Connectivity options

Only a few years ago, the primary connection option for remote users was a dial-up line. While a dial-up connection is adequate for checking e-mail, it lacks the capacity, "always on" connectivity, and reliability that are required for more data-intensive and collaborative business applications.

Broadband-access technologies such as DSL, cable and wireless are not only widely available, but are sometimes less expensive than dial-up. Service providers actively market a variety of broadband service packages to residential customers that promote home-office operations, such as the ability to run an additional telephone line over a broadband connection.

Ease of use

Technology has made it possible for companies to connect teleworkers with speed, security and reliability. But unless the technology is easy to use, teleworkers won't be happy or productive.

Providing a Web-based graphical user interface that enables a teleworker to configure the router in just a few simple steps is a must. This means companies don't have to hire outside contractors or add help-desk personnel to support remote installations.

Manageability

Small and medium-sized organizations don't have the time or money to dispatch technicians to teleworkers' homes to fix network problems. That is why centralized manageability is a key requirement for any teleworking solution. It should provide the headquarters staff the ability to implement virtual private networks (VPNs).

VPNs offer a flexible and inexpensive alternative to traditional private wide-area network connections, but they can be difficult to set up, especially at the remote site. Software tools and solutions should be created to allow technicians at a central location to "push" security policies — including encryption and authentication algorithms — to the home-office router, so there is no need for technical intervention at the remote end.

Quality of service

Quality of service is an increasingly important consideration as companies mix low-level traffic (such as e-mail), with mission-critical business (such as supply chain management) or time-sensitive applications (such as voice-over IP). (For details on Cisco Systems' quality-of-service congestion controlling technology, see this page.)

Without quality of service, these applications compete with each other for bandwidth. Too often the lowest priority traffic crowds out the higher priority applications, causing them to time out or decline in performance.

Quality of service is a particularly critical requirement for a teleworking program because remote locations are generally served by residential wide-area network (WAN) connections that typically offer lower speeds than the local-area network (LAN) connections.
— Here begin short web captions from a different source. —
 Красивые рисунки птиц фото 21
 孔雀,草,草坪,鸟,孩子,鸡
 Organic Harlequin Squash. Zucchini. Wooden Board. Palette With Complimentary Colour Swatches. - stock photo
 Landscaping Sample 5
This means that applications will be contending for even less available bandwidth.

Built-in quality of service in the teleworker's home router ensures that higher priority traffic is allocated the bandwidth it requires for optimum performance.

Advanced services

Teleworking offers perhaps the most compelling environment for using advanced services, such as voice-over IP and videoconferencing. With IP telephony, companies can save on long-distance telephone charges by "packet-izing" voice and sending it over the same transmission line with data.
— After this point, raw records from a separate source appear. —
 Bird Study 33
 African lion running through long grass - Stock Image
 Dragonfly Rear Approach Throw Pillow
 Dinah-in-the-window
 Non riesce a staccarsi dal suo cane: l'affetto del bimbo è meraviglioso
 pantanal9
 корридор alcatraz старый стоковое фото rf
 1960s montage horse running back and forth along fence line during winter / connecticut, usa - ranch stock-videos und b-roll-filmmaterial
Videoconferencing is an enormously powerful tool for making virtual teams more productive and giving teleworkers and their colleagues and supervisors the "face-to-face" time that can help overcome the isolation of teleworking.

Conclusion

Technology has made the benefits of teleworking readily available to any company that wants to take advantage of it. Tech solutions available today are making it easier than ever for small to medium-sized companies to implement robust, secure and productive teleworking systems.